ときの酒壜|田中映男

24|アフリカ聯話11 ヌペ族の馬揃え


 

 アブジャの公邸はあぶないので鉄条網に囲まれていますが、鉄条の前には優しく椰子の木が生えています。
 ある朝見たら一本の椰子の木の幹が妙な風です。椰子の木の幹は下が黒っぽく上は緑でなだらかに伸びます。丁度その黒と緑の端境いが孕み始めて何か始まる気配です。枝状の嚢(ふくろ)が出ると日ごとに延びます。
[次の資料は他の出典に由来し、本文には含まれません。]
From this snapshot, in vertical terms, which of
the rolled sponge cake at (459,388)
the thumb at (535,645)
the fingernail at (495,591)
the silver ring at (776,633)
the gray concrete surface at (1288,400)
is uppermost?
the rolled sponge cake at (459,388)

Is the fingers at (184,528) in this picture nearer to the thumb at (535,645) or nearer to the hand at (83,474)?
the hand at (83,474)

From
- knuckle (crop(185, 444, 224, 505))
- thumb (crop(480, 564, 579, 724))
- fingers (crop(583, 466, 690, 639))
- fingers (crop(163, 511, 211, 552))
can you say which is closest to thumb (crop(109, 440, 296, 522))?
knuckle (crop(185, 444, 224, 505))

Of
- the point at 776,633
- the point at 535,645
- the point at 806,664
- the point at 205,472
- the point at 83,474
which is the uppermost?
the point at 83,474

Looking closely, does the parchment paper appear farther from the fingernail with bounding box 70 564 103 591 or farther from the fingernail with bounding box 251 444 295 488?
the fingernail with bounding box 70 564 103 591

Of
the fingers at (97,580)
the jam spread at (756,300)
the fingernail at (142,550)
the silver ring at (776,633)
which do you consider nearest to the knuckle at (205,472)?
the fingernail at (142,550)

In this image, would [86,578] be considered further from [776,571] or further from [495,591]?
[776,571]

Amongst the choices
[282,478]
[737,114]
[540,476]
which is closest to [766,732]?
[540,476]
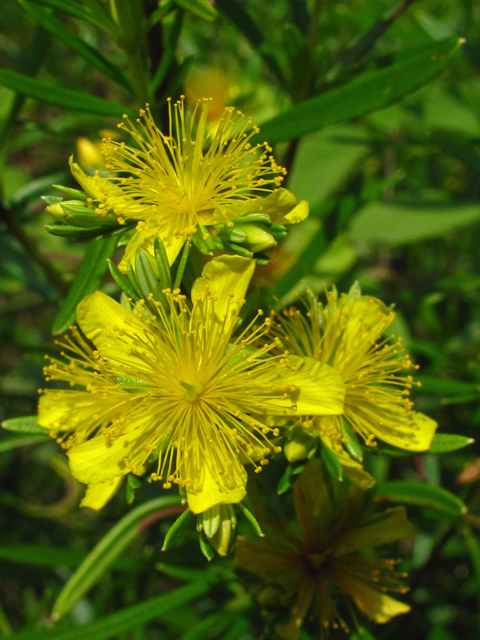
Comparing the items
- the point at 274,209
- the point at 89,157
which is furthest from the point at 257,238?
the point at 89,157

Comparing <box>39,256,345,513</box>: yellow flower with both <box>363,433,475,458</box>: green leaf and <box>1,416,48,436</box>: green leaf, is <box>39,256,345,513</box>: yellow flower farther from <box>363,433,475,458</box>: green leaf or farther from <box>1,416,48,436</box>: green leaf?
<box>363,433,475,458</box>: green leaf

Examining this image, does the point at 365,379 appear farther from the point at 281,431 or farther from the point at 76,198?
the point at 76,198

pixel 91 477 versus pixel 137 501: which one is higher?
pixel 91 477

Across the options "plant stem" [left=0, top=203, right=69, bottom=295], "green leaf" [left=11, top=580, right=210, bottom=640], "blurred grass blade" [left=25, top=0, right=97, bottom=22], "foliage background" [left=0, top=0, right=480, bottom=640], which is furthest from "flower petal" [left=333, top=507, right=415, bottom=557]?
"blurred grass blade" [left=25, top=0, right=97, bottom=22]

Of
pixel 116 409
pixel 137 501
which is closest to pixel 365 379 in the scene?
pixel 116 409

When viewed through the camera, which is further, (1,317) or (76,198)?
(1,317)

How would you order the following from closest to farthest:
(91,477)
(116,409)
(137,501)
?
(91,477) < (116,409) < (137,501)
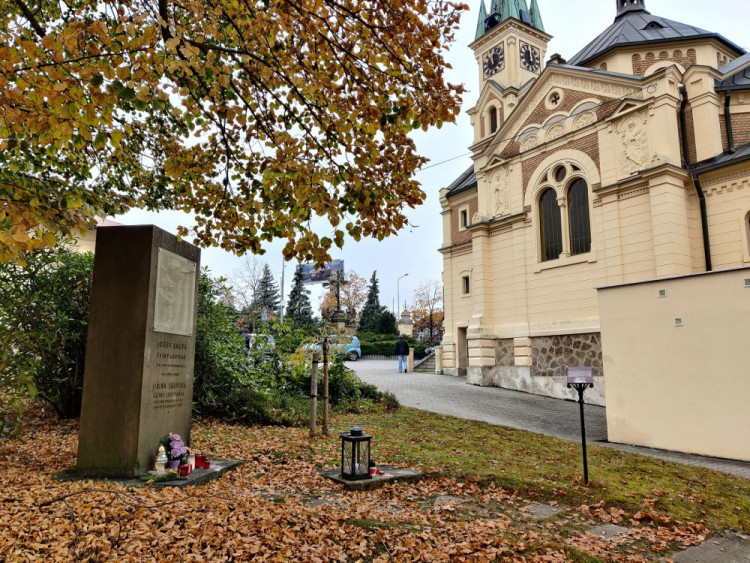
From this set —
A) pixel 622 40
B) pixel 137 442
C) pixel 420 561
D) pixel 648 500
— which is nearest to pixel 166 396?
pixel 137 442

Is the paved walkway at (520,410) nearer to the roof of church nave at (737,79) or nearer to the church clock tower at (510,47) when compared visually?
the roof of church nave at (737,79)

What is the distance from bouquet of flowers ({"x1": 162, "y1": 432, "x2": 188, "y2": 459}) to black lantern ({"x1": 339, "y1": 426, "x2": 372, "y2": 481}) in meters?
1.86

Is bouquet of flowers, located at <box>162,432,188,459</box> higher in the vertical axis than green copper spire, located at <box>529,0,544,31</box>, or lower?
lower

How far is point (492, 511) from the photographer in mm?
5191

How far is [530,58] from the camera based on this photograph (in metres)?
26.4

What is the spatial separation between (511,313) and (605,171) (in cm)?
631

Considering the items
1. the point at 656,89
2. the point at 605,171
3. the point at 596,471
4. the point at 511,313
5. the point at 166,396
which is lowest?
the point at 596,471

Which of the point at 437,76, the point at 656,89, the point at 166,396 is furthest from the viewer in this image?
the point at 656,89

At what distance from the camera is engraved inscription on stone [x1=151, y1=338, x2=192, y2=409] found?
6.06m

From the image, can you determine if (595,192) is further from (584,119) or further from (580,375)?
(580,375)

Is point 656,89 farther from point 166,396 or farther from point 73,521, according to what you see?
point 73,521

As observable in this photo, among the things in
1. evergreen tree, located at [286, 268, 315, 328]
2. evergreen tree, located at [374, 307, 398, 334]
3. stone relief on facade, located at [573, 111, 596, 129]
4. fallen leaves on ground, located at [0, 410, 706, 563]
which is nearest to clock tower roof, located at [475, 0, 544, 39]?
stone relief on facade, located at [573, 111, 596, 129]

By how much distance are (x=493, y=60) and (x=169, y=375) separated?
83.8 feet

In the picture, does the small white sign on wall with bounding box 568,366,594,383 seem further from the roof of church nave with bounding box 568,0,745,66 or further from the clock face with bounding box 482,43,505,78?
the clock face with bounding box 482,43,505,78
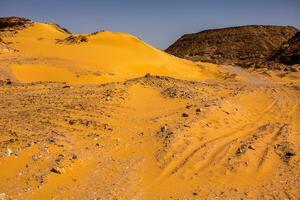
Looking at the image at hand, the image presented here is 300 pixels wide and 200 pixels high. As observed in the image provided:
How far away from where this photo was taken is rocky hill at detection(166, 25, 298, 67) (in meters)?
42.3

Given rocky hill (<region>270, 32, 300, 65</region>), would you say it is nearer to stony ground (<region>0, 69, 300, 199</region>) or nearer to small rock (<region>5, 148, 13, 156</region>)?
stony ground (<region>0, 69, 300, 199</region>)

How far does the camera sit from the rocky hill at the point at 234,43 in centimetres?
4228

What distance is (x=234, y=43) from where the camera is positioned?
45219 millimetres

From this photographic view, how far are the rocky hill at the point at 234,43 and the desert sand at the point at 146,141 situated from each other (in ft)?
95.2

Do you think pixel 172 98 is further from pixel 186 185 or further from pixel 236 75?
pixel 236 75

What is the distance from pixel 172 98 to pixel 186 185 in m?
4.26

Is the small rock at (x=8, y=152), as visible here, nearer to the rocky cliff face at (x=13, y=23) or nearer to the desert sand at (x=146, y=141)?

やがて海中の珊瑚の枝振りにそっくりな豆乳色の枝が生えて来ました。枝に豆粒のような象牙色の花がびっしりと付いています。
 「ああこれは珍しい。椰子の花ですね。めったに咲きません」と庭師のマイケルが教えてくれました。花が咲くと養分を蕩尽することがあります。うちの村の長老は、マイケル、何でも気を付けるのだぞと戒めてくれました」。
 その日、ナイジャー州ビダのヤハヤ・アブバカールから招待が届きました。イスラーム教のイードルアルフィットルの祭りに合わせてヌペ族が馬揃えの祭り《ダーバー》を行う、というその年一番の祭りに招かれました。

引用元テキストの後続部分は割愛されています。